LISTA DE TAREAS:
1. Convierte en una lista breve el párrafo del relato familiar que empieza con «El boxeo fue otra de sus pasiones», sin perder sus datos principales.
2. Prosigue el relato familiar a partir de su última oración.

======== FRAGMENTO DEL DOCUMENTO ========

Ese documento, reliquia de un
monarca conservador odiado por los radicales pero admirado por la burguesía
emigrante, evocaba las remembranzas de un viejo mundo. Y junto a él, los
retratos al óleo de sus padres, enmarcados en dorados barrocos, colgaban en la
sala comedor —espacio sagrado donde convergían las anécdotas familiares,
perfumadas por el aroma de ragú y algarrobo, y donde los niños aprendíamos que
la historia no era un libro, sino un tapiz tejido con exilios y triunfos.
Por años mi abuela se conservó
sus botines, el pantalón y la camiseta de fútbol que lució mi padre en su
adolescencia, cuando integró el plantel del Club Principiante Unidos, fundado
oficialmente el 29 de marzo de 1932 en Santiago del Estero —un modesto equipo
de barrio que, fusionado poco después con Comercio Central, encarnaba el fervor
futbolero de una provincia donde el deporte rey, impulsado por inmigrantes,
forjaba identidades en potreros polvorientos, al compás de la Liga Santiagueña
naciente en 1912 y rompiendo la hegemonía del club Atlético Mitre en los
treinta.
El boxeo fue otra de sus pasiones,
un bálsamo para el espíritu combativo heredado de las pampas. Admirador
ferviente de Luis Ángel Firpo (1894-1960), el coloso argentino apodado "El
Toro Salvaje de las Pampas" por el cronista Damon Runyon, pionero del
heavy weight latinoamericano que en 1923 desafió a Jack Dempsey en el
"Combate del Siglo" ante 90.000 almas en el Polo Grounds de Nueva
York, mandando al campeón fuera del ring en un round épico que inmortalizó el
grabado de George Bellows y elevó el boxeo argentino a la gloria mundial.
Contó mi abuela que mi padre
viajó a Buenos Aires a mediados de los treinta —en plena era de oro del
automovilismo local, cuando las rutas pavimentadas apenas empezaban a ramificarse
desde la capital— para comprar un auto deportivo y, de paso, y asistir de paso
a la despedida del ring de su ídolo.

======== DATOS REGISTRADOS ========

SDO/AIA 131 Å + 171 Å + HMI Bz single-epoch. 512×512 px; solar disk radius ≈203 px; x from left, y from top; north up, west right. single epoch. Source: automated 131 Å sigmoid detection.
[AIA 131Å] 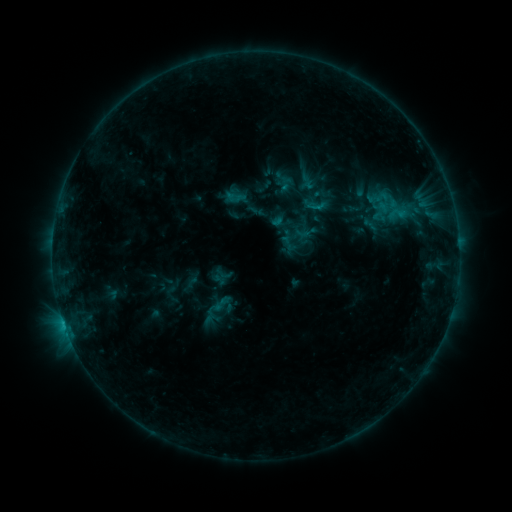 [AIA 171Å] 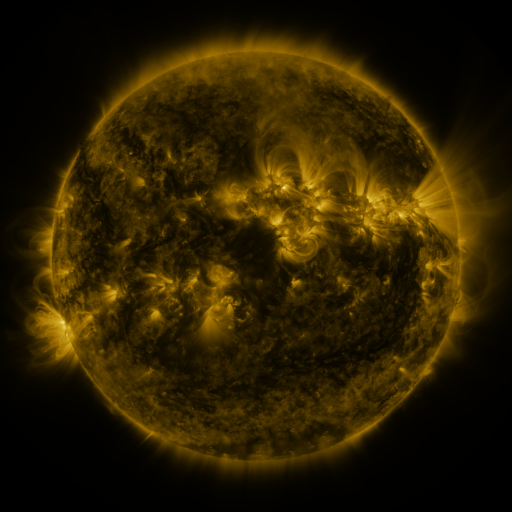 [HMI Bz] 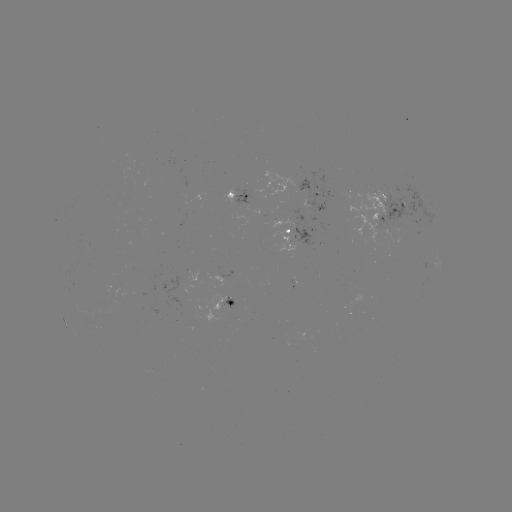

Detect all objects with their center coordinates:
sigmoid: (286, 184)
sigmoid: (244, 200)
sigmoid: (398, 213)
sigmoid: (224, 274)
sigmoid: (222, 304)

========

RESPUESTAS EN ORDEN:
1.
- El boxeo fue otra de sus pasiones, un bálsamo para el espíritu combativo heredado de las pampas.
- Admiraba con fervor a Luis Ángel Firpo (1894-1960), pionero argentino del peso pesado latinoamericano.
- El cronista Damon Runyon apodó a Firpo "El Toro Salvaje de las Pampas".
- En 1923, Firpo desafió a Jack Dempsey en el "Combate del Siglo", ante 90.000 personas en el Polo Grounds de Nueva York.
- En un round épico mandó al campeón fuera del ring, escena que inmortalizó un grabado de George Bellows.
- Ese combate elevó el boxeo argentino a la gloria mundial.

2.
Casualmente, Firpo había asumido
la representación de los automóviles Stutz en Argentina, la lujosa marca
estadounidense de Indianapolis que, desde 1911, seducía a la élite con sus
modelos Bearcat y Series BB —vehículos de bajo centro de gravedad y
transmisiones innovadoras como el "Noback", que evitaba retrocesos en
pendientes—, importados en los dorados veinte antes de sucumbir a la Gran Depresión
de 1929.
Una semana después, un telegrama
lacónico pidió auxilio: el deslumbramiento por las luces de la Buenos Aires
cosmopolita —con su Obelisco erigido en 1936 y sus avenidas art déco— lo habían
dejado sin un centavo. Obvio que volvió sin su Stutz, pero con una anécdota que
olía a aventura y a la efervescencia porteña de Gardel y Libertad Lamarque.
Tanguero destacado, me enseñó
algunos secretos del 2x4 en las tertulias familiares, donde el bandoneón
lloraba como un exiliado. Me narró la anécdota de cuando improvisó de productor
artístico y contrató a Osvaldo Fresedo —el "Pibe de La Paternal"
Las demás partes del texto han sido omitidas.